Assigned task 1: List the modules into which the article on the OMOR draft guidance says a request should be organized.
Assigned task 2: From the article on the OMOR draft guidance, return the passage that begins at the words "The draft guidance outlines" and stops after the words "postmarketing safety information.", copied word for word.
Assigned task 3: Please extend the article on the OMOR draft guidance, picking up after its last sentence.

New OMOR Guidance on Format and Content – Putting the Mor(e) in OMOR
April 20, 2023Last week FDA checked off another item on its to-do list for implementing the Coronavirus Aid, Relief, and Economic Security Act (CARES Act) OTC monograph reform provisions. As provided in the OMUFA Performance Goals letter, FDA issued draft guidance on the content and format of submissions. The draft guidance for industry entitled Over-the-Counter Monograph Order Requests (OMORs): Format and Content, outlines the information (content) and the form of and manner in which the Agency recommends that an OMOR be submitted in order for FDA to make a determination that the OMOR is sufficiently complete and formatted to permit a substantive review.
If that language sounds familiar, that’s because it is very similar to the language used to describe the process by which FDA determines that a new drug application (NDA) will be filed (or not). The new draft guidance continues to borrow heavily from the NDA process and FDA notes that it used the same source material on which other drug application recommendations are based including the Common Technical Document (CTD). Multiple International Council for Harmonization (ICH) documents are referenced throughout the draft guidance as sources of further direction.
The draft guidance outlines five modules into which a request should be organized and includes detail about each of the modules’ expected content:
- Module 1: Administrative Information
- Module 2: Summaries
- Module 3: Quality
- Module 4: Nonclinical Study Reports
- Module 5: Clinical Study Reports
FDA also explains that certain information related to the nonprescription use, such as consumer behavior studies (e.g., label comprehension studies, self-selection studies, actual use studies, and human factors studies), should be included in Module 5 even if they are not clinical studies. Module 5 should also include information about safe nonprescription marketing and use if the proposed drug contains an active ingredient not previously contained in certain OTC monographs or orders, and any postmarketing safety information.

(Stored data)

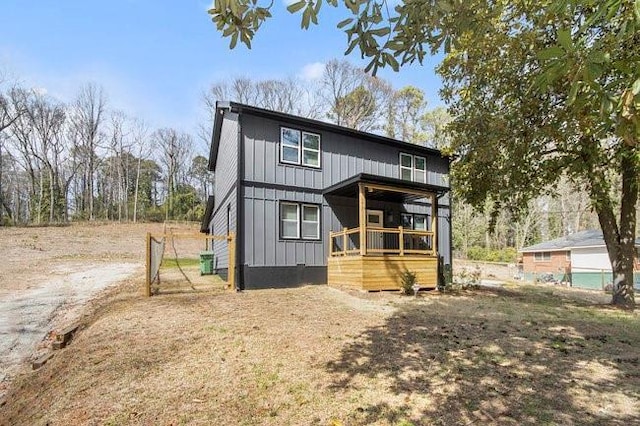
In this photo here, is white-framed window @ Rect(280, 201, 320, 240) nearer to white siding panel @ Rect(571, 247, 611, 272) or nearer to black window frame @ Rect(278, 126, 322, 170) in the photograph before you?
black window frame @ Rect(278, 126, 322, 170)

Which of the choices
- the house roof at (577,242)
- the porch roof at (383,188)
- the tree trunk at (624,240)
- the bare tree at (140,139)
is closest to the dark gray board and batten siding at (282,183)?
the porch roof at (383,188)

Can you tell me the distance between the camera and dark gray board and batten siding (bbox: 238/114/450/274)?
1116cm

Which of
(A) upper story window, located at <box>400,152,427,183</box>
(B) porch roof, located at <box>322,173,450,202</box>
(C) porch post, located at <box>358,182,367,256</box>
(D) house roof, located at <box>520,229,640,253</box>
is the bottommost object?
(D) house roof, located at <box>520,229,640,253</box>

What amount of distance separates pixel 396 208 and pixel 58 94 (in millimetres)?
38545

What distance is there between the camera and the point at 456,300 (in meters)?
10.1

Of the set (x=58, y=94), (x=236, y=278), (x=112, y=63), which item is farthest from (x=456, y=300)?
(x=58, y=94)

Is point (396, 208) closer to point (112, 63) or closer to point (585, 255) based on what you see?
point (112, 63)

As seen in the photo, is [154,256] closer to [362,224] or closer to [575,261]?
[362,224]

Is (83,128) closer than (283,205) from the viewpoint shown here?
No

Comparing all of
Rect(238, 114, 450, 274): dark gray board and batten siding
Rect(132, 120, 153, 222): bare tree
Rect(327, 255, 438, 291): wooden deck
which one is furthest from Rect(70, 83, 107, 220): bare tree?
Rect(327, 255, 438, 291): wooden deck

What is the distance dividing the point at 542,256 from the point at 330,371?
29.0 m

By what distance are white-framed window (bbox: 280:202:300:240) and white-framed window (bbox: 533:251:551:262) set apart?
2350 centimetres

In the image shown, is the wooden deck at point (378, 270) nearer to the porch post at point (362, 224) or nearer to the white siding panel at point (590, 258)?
the porch post at point (362, 224)

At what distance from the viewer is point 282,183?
11.8 metres
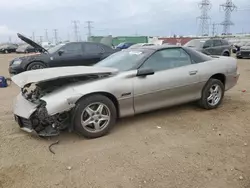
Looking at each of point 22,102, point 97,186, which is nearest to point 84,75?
point 22,102

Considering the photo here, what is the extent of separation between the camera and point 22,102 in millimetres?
4410

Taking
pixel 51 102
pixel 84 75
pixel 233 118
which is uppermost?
pixel 84 75

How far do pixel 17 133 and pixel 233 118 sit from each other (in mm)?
3815

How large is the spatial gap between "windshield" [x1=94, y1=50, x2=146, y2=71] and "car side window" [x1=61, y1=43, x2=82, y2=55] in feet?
19.8

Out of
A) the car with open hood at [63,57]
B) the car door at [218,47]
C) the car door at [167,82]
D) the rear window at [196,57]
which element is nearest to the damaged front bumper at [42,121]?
the car door at [167,82]

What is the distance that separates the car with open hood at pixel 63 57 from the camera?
418 inches

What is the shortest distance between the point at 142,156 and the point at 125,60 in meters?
2.09

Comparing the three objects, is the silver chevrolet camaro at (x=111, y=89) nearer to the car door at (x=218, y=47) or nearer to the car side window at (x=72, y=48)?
the car side window at (x=72, y=48)

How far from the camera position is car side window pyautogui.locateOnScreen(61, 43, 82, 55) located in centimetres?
1116

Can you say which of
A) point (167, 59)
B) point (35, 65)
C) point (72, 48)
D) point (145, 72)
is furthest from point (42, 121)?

Response 1:
- Module 1: Administrative Information
- Module 2: Summaries
- Module 3: Quality
- Module 4: Nonclinical Study Reports
- Module 5: Clinical Study Reports

Response 2:
The draft guidance outlines five modules into which a request should be organized and includes detail about each of the modules’ expected content:
- Module 1: Administrative Information
- Module 2: Summaries
- Module 3: Quality
- Module 4: Nonclinical Study Reports
- Module 5: Clinical Study Reports
FDA also explains that certain information related to the nonprescription use, such as consumer behavior studies (e.g., label comprehension studies, self-selection studies, actual use studies, and human factors studies), should be included in Module 5 even if they are not clinical studies. Module 5 should also include information about safe nonprescription marketing and use if the proposed drug contains an active ingredient not previously contained in certain OTC monographs or orders, and any postmarketing safety information.

Response 3:
Reminders of the need to fulfill existing environmental assessment requirements and make all submissions electronically are also included.
The section “General Considerations for an OMOR” goes through several basic submission requirements that clearly reflect the desire to avoid the chaos that the monograph docket files became over the years. As anyone who spent any time searching through those can attest, between the quality and organization of the submissions and the less-than-optimal results of a long-ago effort by a third-party contractor to scan the paper submissions, it could take hours of sometimes fruitless searching to sort through the comments and other documents in any given monograph. Now FDA has made it clear that submissions are expected to be in English, electronically searchable, of reasonable size font, generally on 8.5 x 11-inch paper, and with hyperlinks to references and numbered pages.
It is probably safe to assume that most are not surprised by these basics, but the amount of information FDA expects to be included in the modules is a far cry in terms of both quality and quantity from what in many cases has been provided by industry in the past. The OTC monograph review is implementing process and data standards more akin to what its formerly more formal kindred NDA has had in place for decades.